In February 2021, Jeremy Clarkson launched a tirade in the Sunday Times. Uninterested in any lesson that activists might have to teach about Britain’s past, he declared, the ‘history lesson that floats my boat’ is ‘the stories of British slave rescues we never hear about’. Clarkson continued, ‘I’ve been doing some research about the Royal Navy’s West Africa Squadron, which was formed in 1808, just a year after Britain abolished the slave trade. It was stationed at first in Portsmouth and equipped with two warships, and its job was to patrol the west coast of Africa, apprehending anyone who was ignoring the new law’, freeing ‘thousands of slaves’. He gave the example of the most famous ship in the squadron, the Black Joke, which had captured the Spanish brig El Almirante.
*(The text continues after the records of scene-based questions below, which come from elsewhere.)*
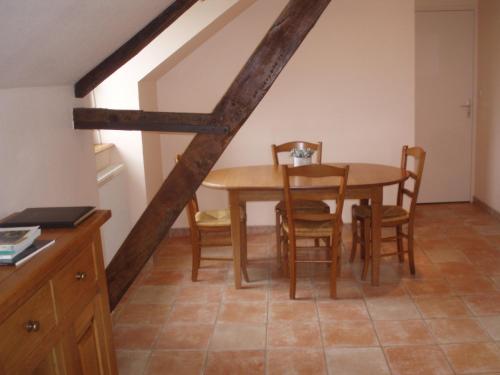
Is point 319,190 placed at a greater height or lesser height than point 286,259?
greater

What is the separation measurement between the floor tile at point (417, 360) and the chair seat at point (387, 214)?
0.99m

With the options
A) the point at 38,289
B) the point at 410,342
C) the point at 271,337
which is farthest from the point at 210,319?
the point at 38,289

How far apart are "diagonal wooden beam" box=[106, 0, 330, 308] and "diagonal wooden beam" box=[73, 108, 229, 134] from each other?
45 mm

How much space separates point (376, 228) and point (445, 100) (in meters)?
2.35

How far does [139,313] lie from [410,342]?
5.14 feet

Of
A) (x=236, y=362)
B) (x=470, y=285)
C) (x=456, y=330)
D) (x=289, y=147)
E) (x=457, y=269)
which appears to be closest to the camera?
(x=236, y=362)

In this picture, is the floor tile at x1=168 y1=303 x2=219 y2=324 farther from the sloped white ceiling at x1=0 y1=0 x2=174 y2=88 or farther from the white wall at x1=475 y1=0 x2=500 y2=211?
the white wall at x1=475 y1=0 x2=500 y2=211

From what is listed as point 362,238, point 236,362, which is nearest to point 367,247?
point 362,238

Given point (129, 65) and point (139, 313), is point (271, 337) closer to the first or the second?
point (139, 313)

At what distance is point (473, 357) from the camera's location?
249cm

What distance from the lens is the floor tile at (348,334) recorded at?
Answer: 2.68 metres

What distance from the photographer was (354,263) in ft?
12.4

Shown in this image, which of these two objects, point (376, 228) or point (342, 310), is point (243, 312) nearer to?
point (342, 310)

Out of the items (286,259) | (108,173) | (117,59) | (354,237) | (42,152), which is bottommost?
(286,259)
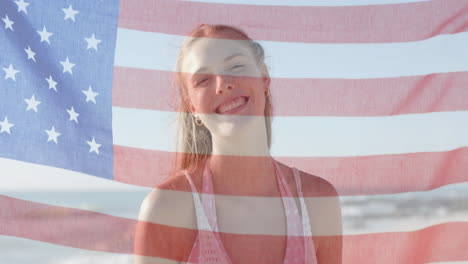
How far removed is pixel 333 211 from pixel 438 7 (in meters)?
0.67

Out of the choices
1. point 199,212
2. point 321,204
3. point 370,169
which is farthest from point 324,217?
point 199,212

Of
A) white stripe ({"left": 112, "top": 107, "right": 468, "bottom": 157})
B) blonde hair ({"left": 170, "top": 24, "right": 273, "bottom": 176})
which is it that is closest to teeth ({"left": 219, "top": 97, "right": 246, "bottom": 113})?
blonde hair ({"left": 170, "top": 24, "right": 273, "bottom": 176})

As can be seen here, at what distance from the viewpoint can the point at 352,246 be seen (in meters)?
1.64

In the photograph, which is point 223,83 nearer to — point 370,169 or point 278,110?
point 278,110

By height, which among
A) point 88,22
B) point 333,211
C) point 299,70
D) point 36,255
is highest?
point 88,22

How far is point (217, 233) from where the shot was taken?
1.41 m

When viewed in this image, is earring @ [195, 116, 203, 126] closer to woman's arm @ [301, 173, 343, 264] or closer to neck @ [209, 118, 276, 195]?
neck @ [209, 118, 276, 195]

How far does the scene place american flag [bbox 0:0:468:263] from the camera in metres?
1.59

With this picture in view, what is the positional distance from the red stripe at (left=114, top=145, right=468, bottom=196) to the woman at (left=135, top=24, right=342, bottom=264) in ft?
0.33

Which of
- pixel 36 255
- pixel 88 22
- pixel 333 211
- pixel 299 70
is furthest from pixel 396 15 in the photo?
pixel 36 255

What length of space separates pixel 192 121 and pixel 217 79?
0.15 m

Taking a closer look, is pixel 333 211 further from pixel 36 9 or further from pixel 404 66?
pixel 36 9

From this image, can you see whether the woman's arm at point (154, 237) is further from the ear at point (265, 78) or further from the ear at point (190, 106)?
the ear at point (265, 78)

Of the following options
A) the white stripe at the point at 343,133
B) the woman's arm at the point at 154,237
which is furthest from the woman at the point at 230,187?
the white stripe at the point at 343,133
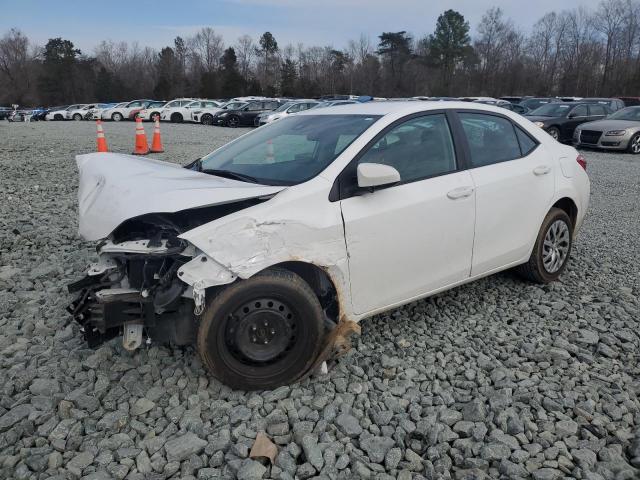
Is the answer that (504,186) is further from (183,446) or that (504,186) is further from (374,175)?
(183,446)

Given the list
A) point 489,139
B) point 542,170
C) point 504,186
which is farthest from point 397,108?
point 542,170

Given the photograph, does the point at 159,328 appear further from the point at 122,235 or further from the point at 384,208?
the point at 384,208

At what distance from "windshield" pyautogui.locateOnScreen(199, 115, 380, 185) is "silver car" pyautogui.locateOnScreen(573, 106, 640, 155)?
1469 centimetres

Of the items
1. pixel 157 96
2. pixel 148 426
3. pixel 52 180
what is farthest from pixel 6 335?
pixel 157 96

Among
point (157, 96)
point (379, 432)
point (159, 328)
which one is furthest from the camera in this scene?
point (157, 96)

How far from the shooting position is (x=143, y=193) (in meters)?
2.98

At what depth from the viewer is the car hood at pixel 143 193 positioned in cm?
283

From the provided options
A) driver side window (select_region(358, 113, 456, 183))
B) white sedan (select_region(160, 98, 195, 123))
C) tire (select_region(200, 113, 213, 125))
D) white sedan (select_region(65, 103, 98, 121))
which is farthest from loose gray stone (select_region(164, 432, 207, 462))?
white sedan (select_region(65, 103, 98, 121))

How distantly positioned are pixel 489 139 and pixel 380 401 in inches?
89.2

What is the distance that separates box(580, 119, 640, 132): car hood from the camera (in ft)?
52.0

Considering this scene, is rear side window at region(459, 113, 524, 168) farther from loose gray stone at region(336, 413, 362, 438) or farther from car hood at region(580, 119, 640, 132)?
car hood at region(580, 119, 640, 132)

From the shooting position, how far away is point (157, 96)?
234ft

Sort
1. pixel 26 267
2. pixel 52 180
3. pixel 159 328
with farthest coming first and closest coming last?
pixel 52 180 < pixel 26 267 < pixel 159 328

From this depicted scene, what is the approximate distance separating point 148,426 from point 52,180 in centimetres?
779
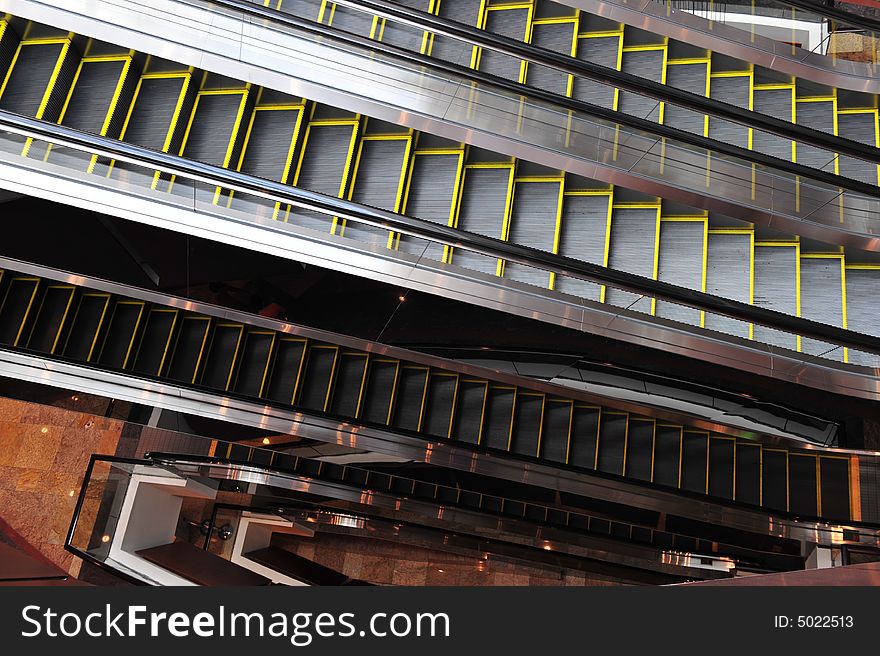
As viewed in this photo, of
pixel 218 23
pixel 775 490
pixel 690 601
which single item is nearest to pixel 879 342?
pixel 775 490

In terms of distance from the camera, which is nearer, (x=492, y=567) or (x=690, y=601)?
(x=690, y=601)

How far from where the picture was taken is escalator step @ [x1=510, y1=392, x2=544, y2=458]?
25.8 feet

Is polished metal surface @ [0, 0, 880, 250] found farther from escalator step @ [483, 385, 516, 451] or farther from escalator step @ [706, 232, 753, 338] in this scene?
escalator step @ [483, 385, 516, 451]

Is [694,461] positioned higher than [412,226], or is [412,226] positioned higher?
[412,226]

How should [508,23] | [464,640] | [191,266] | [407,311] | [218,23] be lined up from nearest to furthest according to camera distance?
[464,640] → [218,23] → [508,23] → [191,266] → [407,311]

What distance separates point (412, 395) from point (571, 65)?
433 centimetres

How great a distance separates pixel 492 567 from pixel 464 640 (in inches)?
439

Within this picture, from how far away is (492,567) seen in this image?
37.8 ft

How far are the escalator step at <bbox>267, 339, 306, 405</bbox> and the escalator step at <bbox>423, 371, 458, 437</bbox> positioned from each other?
1.50 meters

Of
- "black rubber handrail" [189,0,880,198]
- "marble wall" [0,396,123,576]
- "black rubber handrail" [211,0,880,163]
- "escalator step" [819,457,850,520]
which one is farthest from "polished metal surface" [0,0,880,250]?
"marble wall" [0,396,123,576]

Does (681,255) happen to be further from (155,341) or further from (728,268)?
(155,341)

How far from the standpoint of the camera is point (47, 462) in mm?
8672

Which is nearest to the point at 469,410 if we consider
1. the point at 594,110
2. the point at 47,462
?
the point at 594,110

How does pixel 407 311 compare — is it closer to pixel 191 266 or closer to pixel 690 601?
pixel 191 266
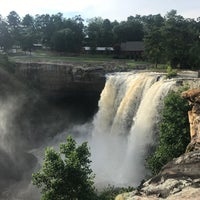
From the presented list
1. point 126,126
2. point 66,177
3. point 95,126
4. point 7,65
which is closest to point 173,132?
point 66,177

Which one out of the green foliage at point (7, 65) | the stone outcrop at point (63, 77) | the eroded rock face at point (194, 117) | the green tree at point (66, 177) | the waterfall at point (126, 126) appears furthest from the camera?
the green foliage at point (7, 65)

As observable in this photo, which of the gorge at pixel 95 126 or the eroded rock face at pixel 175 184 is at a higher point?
the eroded rock face at pixel 175 184

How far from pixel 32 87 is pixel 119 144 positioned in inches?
812

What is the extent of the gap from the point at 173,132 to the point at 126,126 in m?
12.5

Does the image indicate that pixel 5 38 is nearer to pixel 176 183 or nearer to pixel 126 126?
pixel 126 126

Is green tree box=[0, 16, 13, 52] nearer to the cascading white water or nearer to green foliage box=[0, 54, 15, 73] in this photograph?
green foliage box=[0, 54, 15, 73]

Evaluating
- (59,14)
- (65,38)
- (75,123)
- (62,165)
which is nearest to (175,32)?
(75,123)

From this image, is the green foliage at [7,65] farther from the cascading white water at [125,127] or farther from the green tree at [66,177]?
the green tree at [66,177]

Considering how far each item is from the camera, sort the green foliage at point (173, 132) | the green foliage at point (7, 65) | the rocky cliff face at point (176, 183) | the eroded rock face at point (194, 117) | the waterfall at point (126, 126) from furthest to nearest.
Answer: the green foliage at point (7, 65) → the waterfall at point (126, 126) → the green foliage at point (173, 132) → the eroded rock face at point (194, 117) → the rocky cliff face at point (176, 183)

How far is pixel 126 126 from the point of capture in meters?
44.8

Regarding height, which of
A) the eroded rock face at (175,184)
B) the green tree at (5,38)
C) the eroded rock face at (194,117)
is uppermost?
the green tree at (5,38)

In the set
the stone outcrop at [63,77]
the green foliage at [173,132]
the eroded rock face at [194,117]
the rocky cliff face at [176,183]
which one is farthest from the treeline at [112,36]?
the rocky cliff face at [176,183]

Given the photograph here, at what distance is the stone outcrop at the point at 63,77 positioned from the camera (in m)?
57.0

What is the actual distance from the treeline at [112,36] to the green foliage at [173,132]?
28152 mm
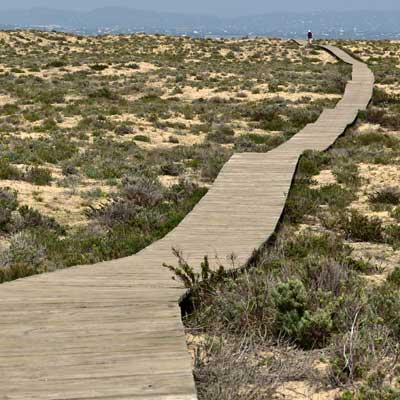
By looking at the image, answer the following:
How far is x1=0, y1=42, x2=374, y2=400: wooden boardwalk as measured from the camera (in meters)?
4.43

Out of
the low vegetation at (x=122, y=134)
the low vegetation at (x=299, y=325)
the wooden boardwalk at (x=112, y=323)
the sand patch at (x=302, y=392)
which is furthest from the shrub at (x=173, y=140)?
the sand patch at (x=302, y=392)

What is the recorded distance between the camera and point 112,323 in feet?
18.1

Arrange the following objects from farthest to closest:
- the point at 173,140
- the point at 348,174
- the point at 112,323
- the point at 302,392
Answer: the point at 173,140 < the point at 348,174 < the point at 112,323 < the point at 302,392

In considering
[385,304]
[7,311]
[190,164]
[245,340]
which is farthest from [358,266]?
[190,164]

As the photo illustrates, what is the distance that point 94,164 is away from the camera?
15.5 metres

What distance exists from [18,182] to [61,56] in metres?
37.6

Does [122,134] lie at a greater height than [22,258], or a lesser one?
greater

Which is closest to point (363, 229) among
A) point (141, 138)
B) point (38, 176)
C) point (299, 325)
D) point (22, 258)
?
point (299, 325)

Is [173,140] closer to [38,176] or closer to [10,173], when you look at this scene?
[38,176]

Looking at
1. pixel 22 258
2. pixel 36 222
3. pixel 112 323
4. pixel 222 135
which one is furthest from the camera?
pixel 222 135

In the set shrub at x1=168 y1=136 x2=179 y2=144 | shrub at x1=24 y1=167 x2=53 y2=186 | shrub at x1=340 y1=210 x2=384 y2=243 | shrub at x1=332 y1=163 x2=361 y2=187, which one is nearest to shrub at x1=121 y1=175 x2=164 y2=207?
shrub at x1=24 y1=167 x2=53 y2=186

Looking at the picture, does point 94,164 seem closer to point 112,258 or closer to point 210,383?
point 112,258

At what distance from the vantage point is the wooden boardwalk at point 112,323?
14.5 feet

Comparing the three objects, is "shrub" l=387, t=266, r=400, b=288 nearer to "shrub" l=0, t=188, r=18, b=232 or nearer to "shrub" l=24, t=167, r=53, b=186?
"shrub" l=0, t=188, r=18, b=232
In the hold, the captain of the Black Joke — a man called Lieutenant Henry Downes — found 466 slaves, who were later landed and freed. This sounds like the sort of exciting story that would enliven a history lesson, but I’m afraid no one really knows anything about Downes. I suppose his story doesn’t tally with current thinking … I guess that muddle-headed lefties really don’t like the idea that for nearly a hundred years, and at vast expense, the country that they hate waged easily the most morally just war of all time.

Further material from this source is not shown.